Paylaş
Ben de yılın en çok konuşulanını, içinden hem sinema hem de rock geçenini (müzikler U2, Bono ve The Edge imzalı) seçtim: Örümcek Adam.
Beyazperdede defalarca izlediğimiz Marvel Comics karakteri Örümcek Adam uzun bir ön çalışmanın ardından müzikal olmuş, dev bir prodüksiyonla yaklaşık bir aydır New York, Broadway’de oynuyor.
Tam da yerinde... Çünkü Örümcek Adam, zaten başlıbaşına bir New York adamı, hayatını New York’u kötülerden korumaya adamış, gökdelenler arasında uçup durmuş.
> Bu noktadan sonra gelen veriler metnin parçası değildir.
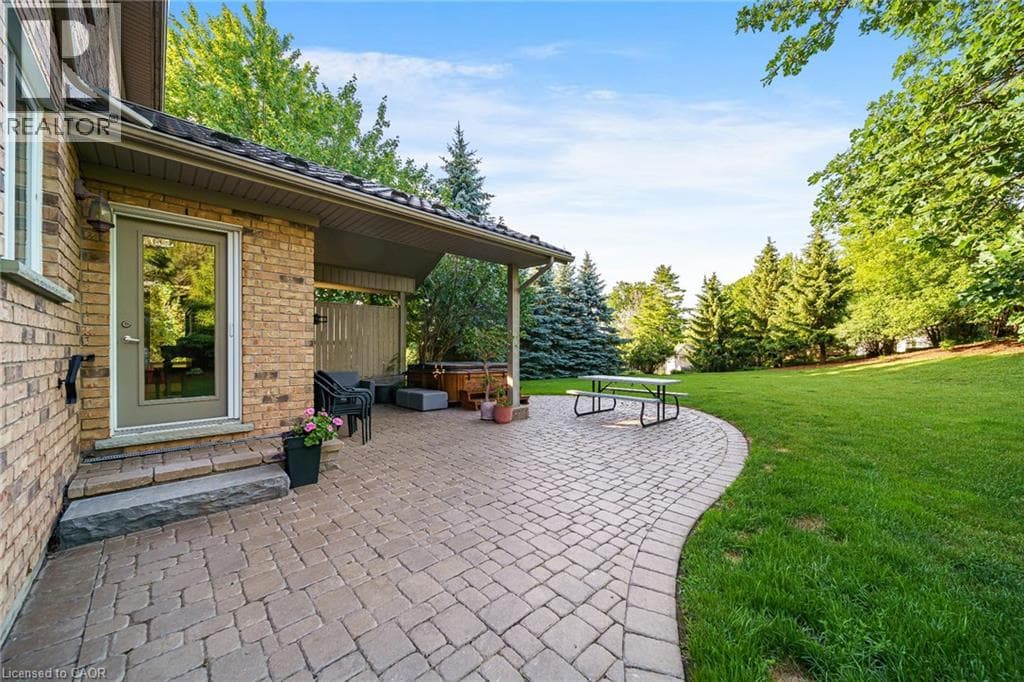 Detached for sale at 112 DIRKSEN Court, Pioneer Tower West, Kitchener, Ontario, photo 39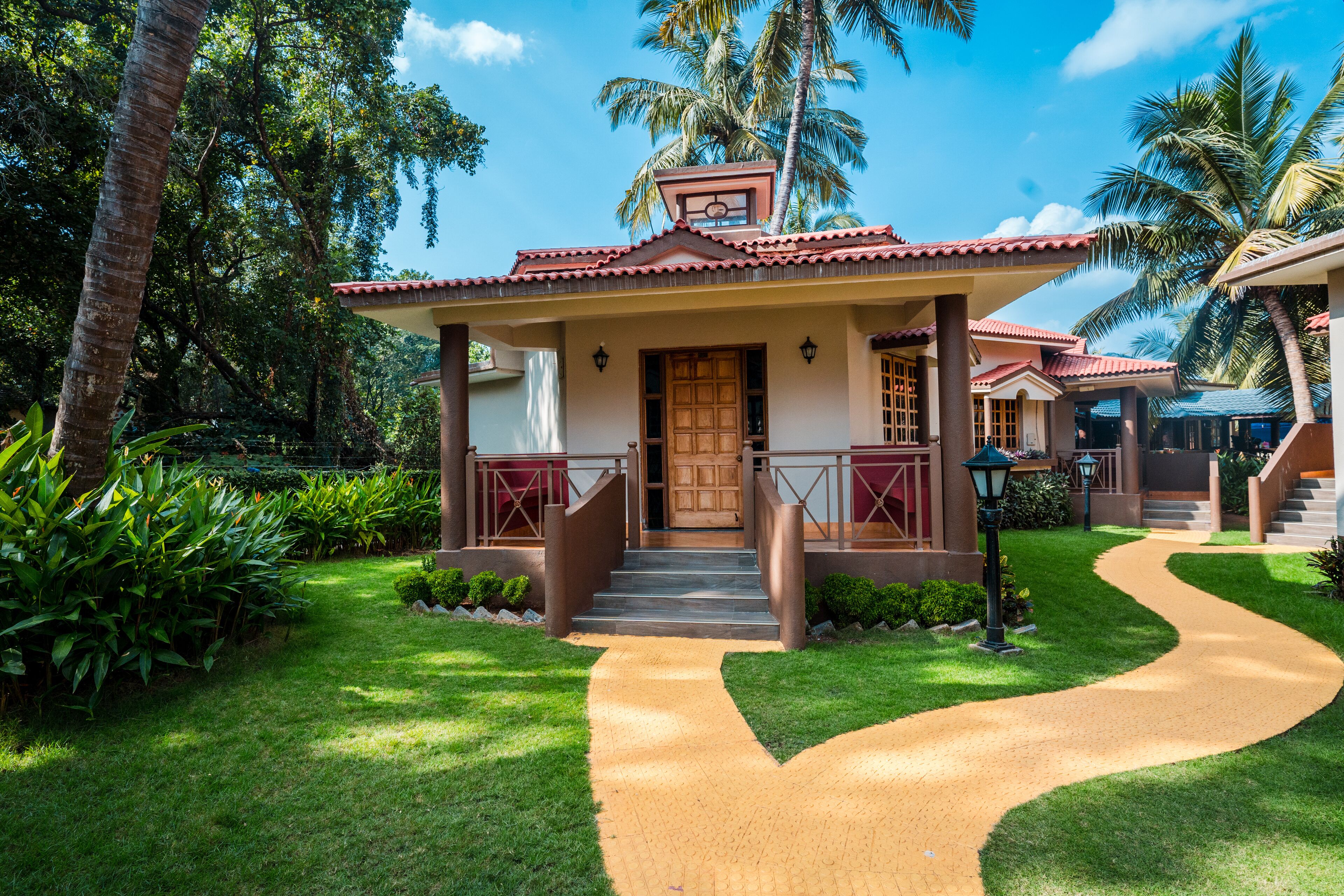 Photo - Leoney Resort Goa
Gösteri boyunca Örümcek Adamlar (biri gerçek diğer altısı dublör) iplerle tepemizde uçtuğundan her an bir kaza olabilir diye yürekler ağıza geliyor. Zaten provalarda sekiz dublörün yaralanmasına neden olan çeşitli kazalar şovun ertelenmesine neden olmuş.
Örümcek Adam 70 milyon dolarla gelmiş geçmiş en pahalı müzikal. Bu paranın çıkması için 5 yıl kapalı gişe oynaması gerekiyor.
Örümcek Adam’ı izlerken bu kadar pahalı bir prodüksiyon nasıl olur da bu kadar ucuz görünür diye düşünmeden edemedim.
Sadece Örümcek Adam’ın tepemizde, havada uçtuğu sahneler etkileyiciydi, ki onda da dublörlerin asılı olduğu ipler, teller bariz belli olduğundan büyü gitmişti.
Görkem açısından bir The Lion King ya da müzikler açısından bir We Will Rock You yoktu karşımda.
Bir başka sinema uyarlaması, 25 milyon dolarlık yapım bütçesini bile çıkaramadan 1 yıl sonra perdelerini kapayan Shrek müzikali de geldi aklıma.
Örümcek Adam 5 yıl nasıl kapalı gişe oynar bilemedim.
Adıyaman’da vahşet
Adıyaman ilinde pek çok hayvan, belediyenin gözetimi ve denetimi altında, veteriner işleri müdürünün talimatıyla silahla vurularak ve zehirlenerek öldürüldü.
Üstelik bu katliam Devlet Hastanesi bahçesinde ve hastane yönetiminin isteğiyle yapıldı.
Adıyaman Devlet Hastanesi doktorlarına sesleniyorum. Hayat kurtarmak üzerine yemin eden ve hayatlarını yaşatmaya adayan sizler bu vahşi öldürme eylemine ne diyorsunuz acaba?
Bu katliamın taliamatını veren veteriner işlerine doktorların da bir çift lafı olmalı.
Kısırlaştır-aşılat-yaşat genelgesinden bihaber olan Adıyaman Belediyesi yetkililerini de devlete havale ediyorum. Bu yaptıkları yanlarına kalmayacaktır, öyle değil mi?
Sarıl bana
New York’ta yolda yürürken elinde ‘Free Hugs’ yazılı kağıt tutan bir genç dikildi karşıma. Free Hugs yazılarıyla dolaşan gençler, tanımadıkları insanlara sevgiyle kucaklıyor, şefkat gösteriyorlar.
Büyük şehir yalnızlığının ilaçlarından biri olabilecek bu uygulama bir ara Taksim ve Bağdat Caddesi’nde de yapılıyordu. Ben, tanımadığım adama sarılmam diyerek uzak durdum, ama sarılanların yüzlerindeki gülümsemeyi de kıskanmadım değil.
UNESCO uyuyor mu?
Tarkan’ın Hasankeyf için gösterdiği çabaları yazdıktan birkaç gün sonra Hürriyet Seyahat ekinde UNESCO Dünya Mirası Gezginleri Derneği Genel Sekreteri Aynur Koç’un açıklaması vardı. “Hasankeyf ve Allianoi UNESCO listesinde olsa çok şey değişir” diyor.
Hasankeyf, UNESCO’nun dünya mirasında olabilmek için gereken 10 kriterden 9’una sahip olan tek yermiş. Peki o zaman sormak lazım: UNESCO uyuyor mu?